Provided passage.
= = = = = = =

Gondwana existed until early Jurassic period.

We don't know if dinosaurs would be good to be domesticated, but for sure there were many that were suitable to work as beast of burden.

The hip sockets faced downwards and the knobs on the femurs were in line with the femur. This "pillar-erect" arrangement appears to have evolved independently in various archosaur lineages, for example it was common in Rauisuchia and also appeared in some aetosaurs.


This means that you probably had some animals with legs that really worked like horse or camel legs.

Of course these were (probably) a cold blooded animals (or at least, some of them was mostly cold blooded), but on the hot desert this doesn't really matter that much.

I can't find any specific example of desert species, but given that reptiles are reasonably common near modern deserts, and given that it's your world, your caravans could be pretty epic. Just beware, there already are many examples of such rides, so this may not be novel enough for your purpose. But still, it gets the job done.


I think you provided the answer in your question.

If there are no suitable beasts of burden to carry the stuff, you could spend decades or centuries engaging in animal husbandry to get one (which doesn't help in the meantime), use large trains of people to carry stuff (which is very sub-optimal, for reasons mentioned in lots of other answers), not transport the goods, or fall back on magic in some capacity.

As you say:

Magic does exist, but in a Conan sort of way. Magicians could summon a creature of darkness to move a treasure across a desert, but this is hardly an option available to the average merchant.

= = = = = = =

Material provided.
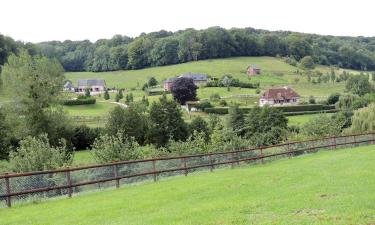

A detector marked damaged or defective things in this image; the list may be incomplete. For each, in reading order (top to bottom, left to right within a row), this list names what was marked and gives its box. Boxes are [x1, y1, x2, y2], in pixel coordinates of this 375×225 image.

rusty metal fence [0, 132, 375, 207]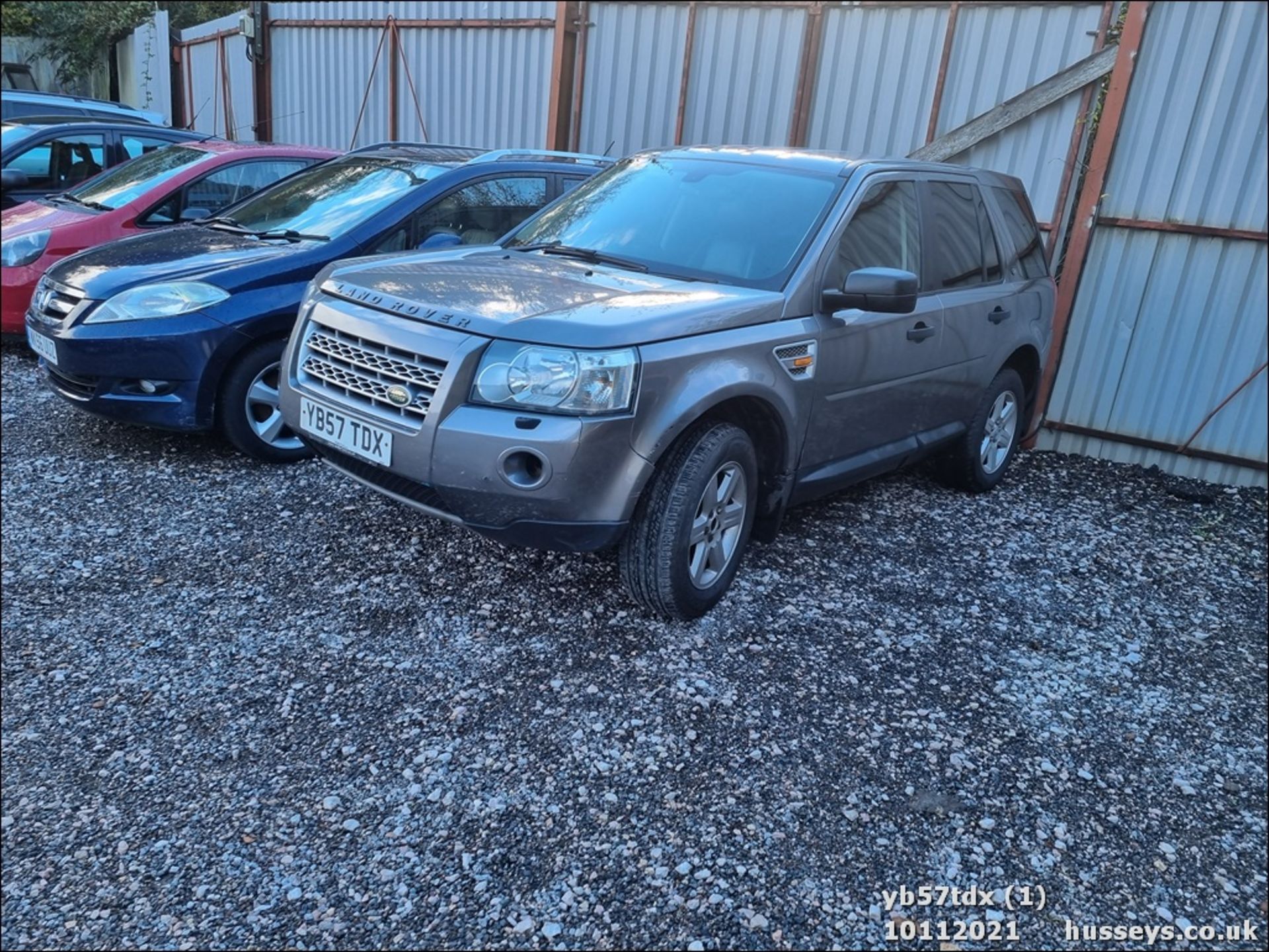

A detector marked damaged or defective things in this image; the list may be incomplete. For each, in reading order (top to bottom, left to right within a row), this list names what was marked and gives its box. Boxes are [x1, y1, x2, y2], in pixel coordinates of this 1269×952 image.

= = = = = = =

What needs to be done.
Please answer these from the passage on desert beasts of burden:
(a) Until what period did Gondwana exist?
(b) In which archosaur lineage was the "pillar-erect" arrangement common?
(c) What could magicians summon to move a treasure across a desert?

Task response.
(a) Until the early Jurassic period.
(b) Rauisuchia.
(c) A creature of darkness.